• **Activity**:
The required output is every line from the one with "phylum: Chordata" through the final line of the data below, unchanged.

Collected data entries
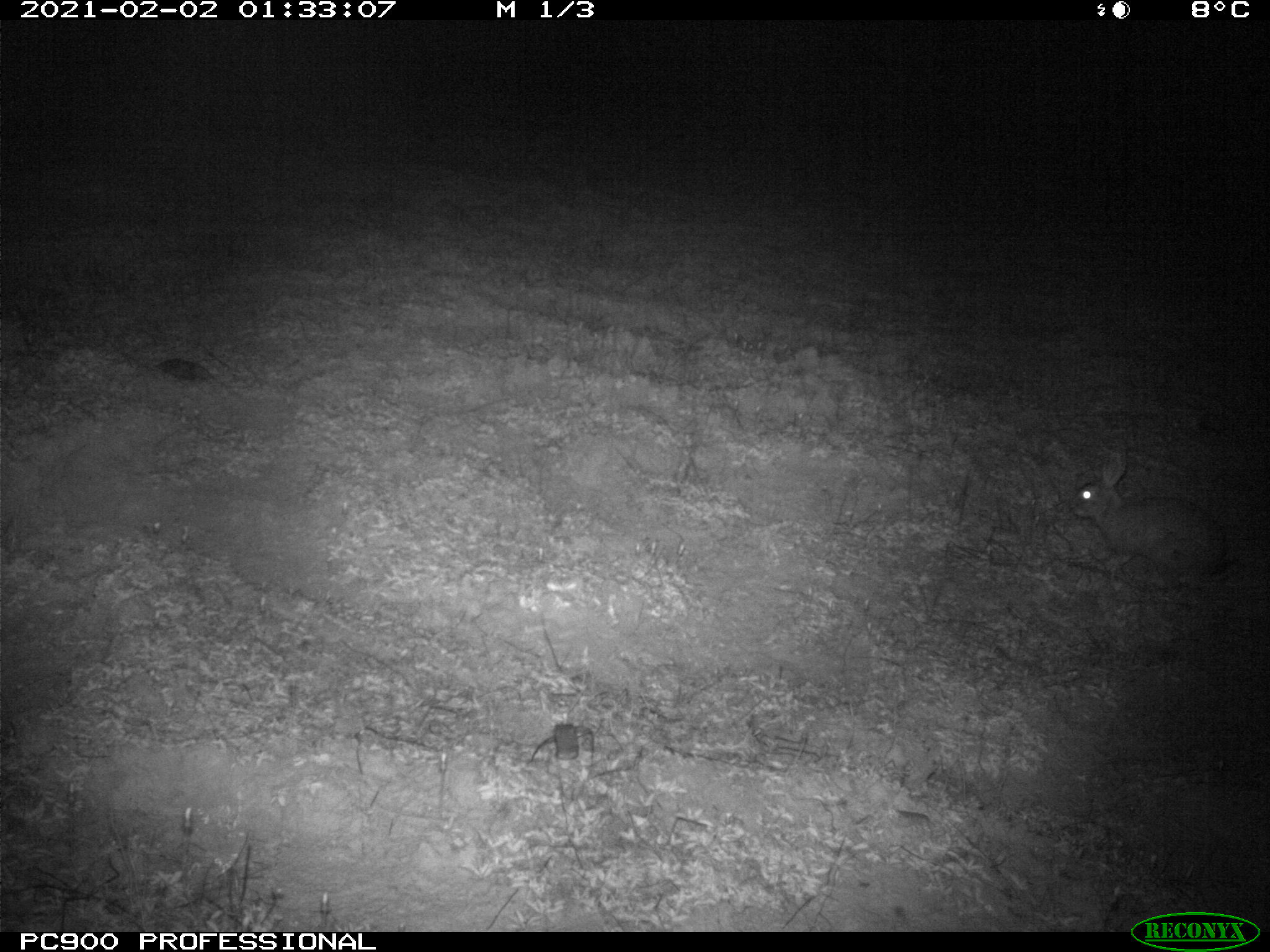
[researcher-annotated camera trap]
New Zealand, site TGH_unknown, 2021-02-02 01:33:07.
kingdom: Animalia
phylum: Chordata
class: Mammalia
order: Lagomorpha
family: Leporidae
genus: Oryctolagus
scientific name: Oryctolagus cuniculus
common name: european rabbit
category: rabbit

• **Output of the exercise**:
phylum: Chordata
class: Mammalia
order: Lagomorpha
family: Leporidae
genus: Oryctolagus
scientific name: Oryctolagus cuniculus
common name: european rabbit
category: rabbit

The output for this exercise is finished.